### [Problem details]
Write out the entries below once more, exactly, with the pictures left out.

Image-text web data
◆ ◆ ◆ ◆ ◆

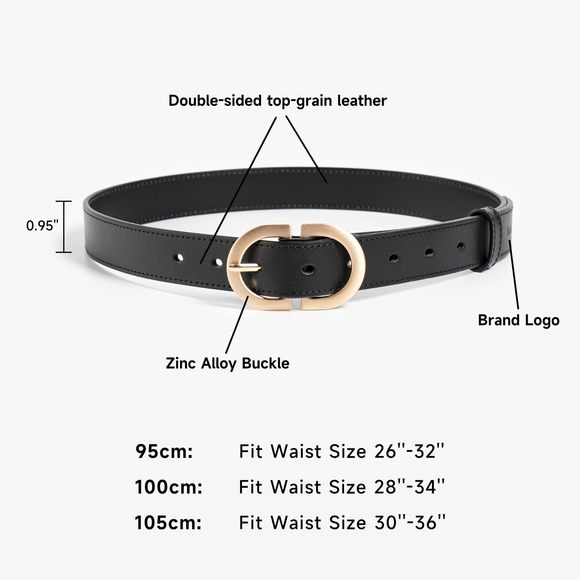 Women\'s Leather Belt For Jeans Dresses Pants Fashion Waist Belt Casual Dress💗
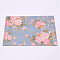 Paper Envelope, Floral Pattern, Rectangle, Steel Blue, 12.5x17.5x0.02cm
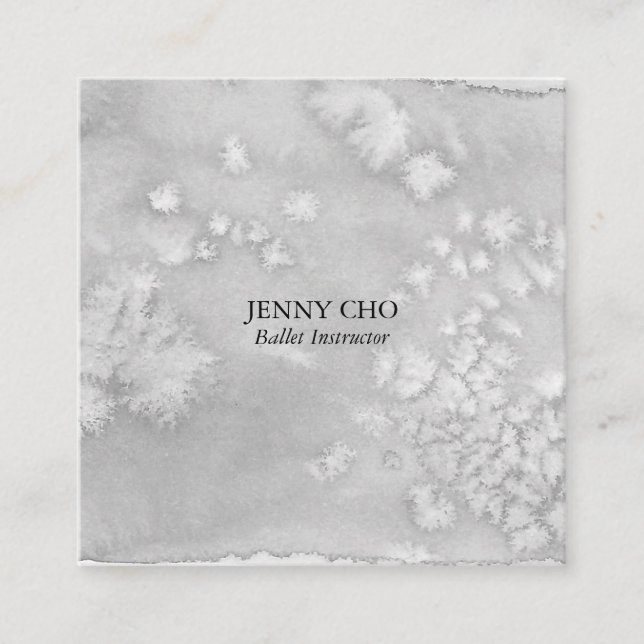 Praça cartão de visita com textura mínima (Frente)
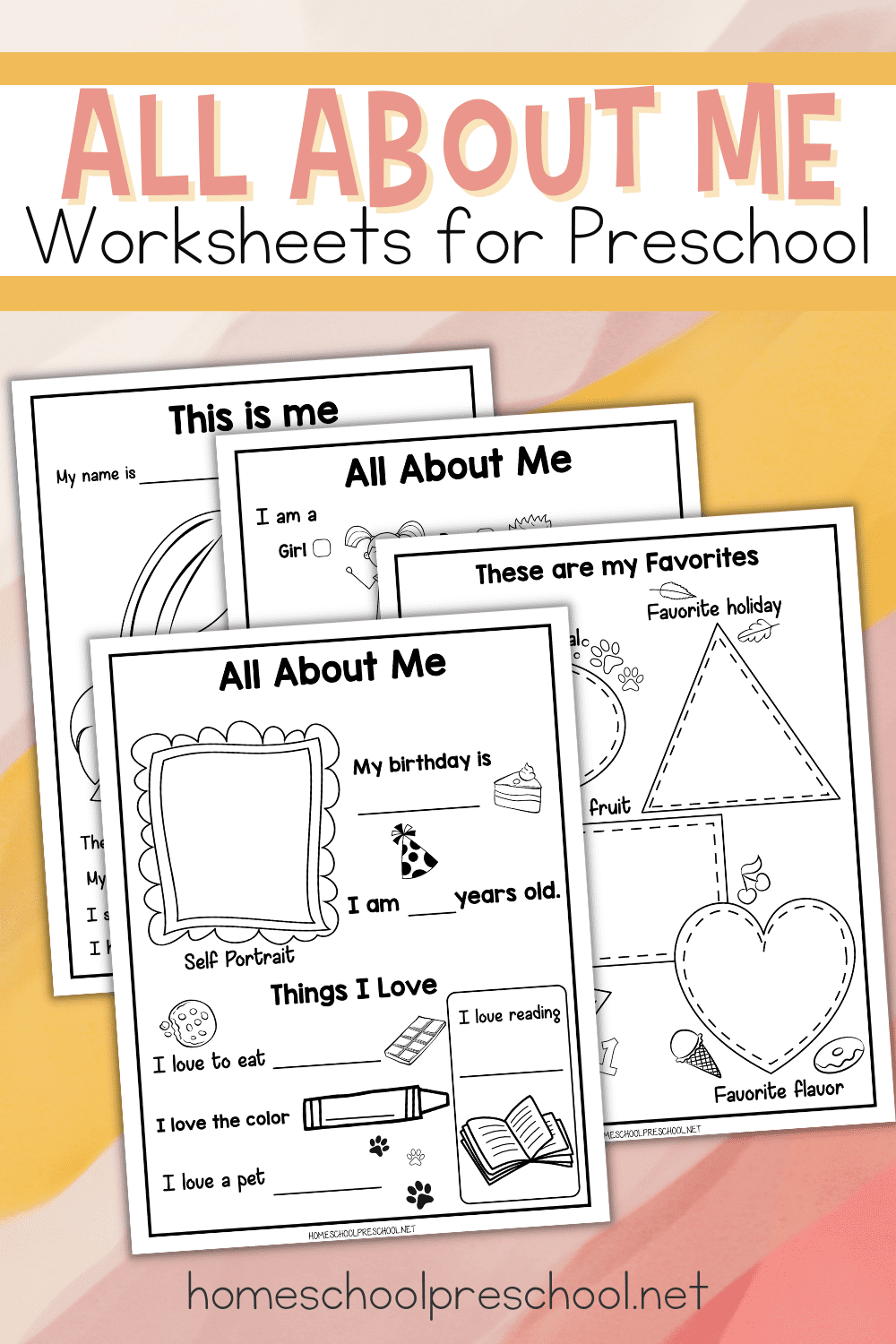 All About Me Preschool Worksheets Learn And Explore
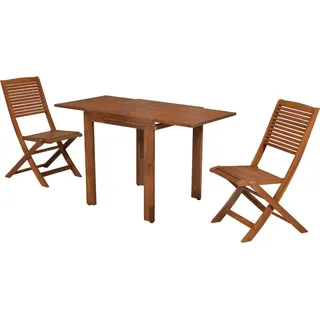 Merxx Balkonausziehtisch 65(130)x70x75 cm Beige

◆ ◆ ◆ ◆ ◆

### [Written solution]
 Women\'s Leather Belt For Jeans Dresses Pants Fashion Waist Belt Casual Dress💗
 Paper Envelope, Floral Pattern, Rectangle, Steel Blue, 12.5x17.5x0.02cm
 Praça cartão de visita com textura mínima (Frente)
 All About Me Preschool Worksheets Learn And Explore
 Merxx Balkonausziehtisch 65(130)x70x75 cm Beige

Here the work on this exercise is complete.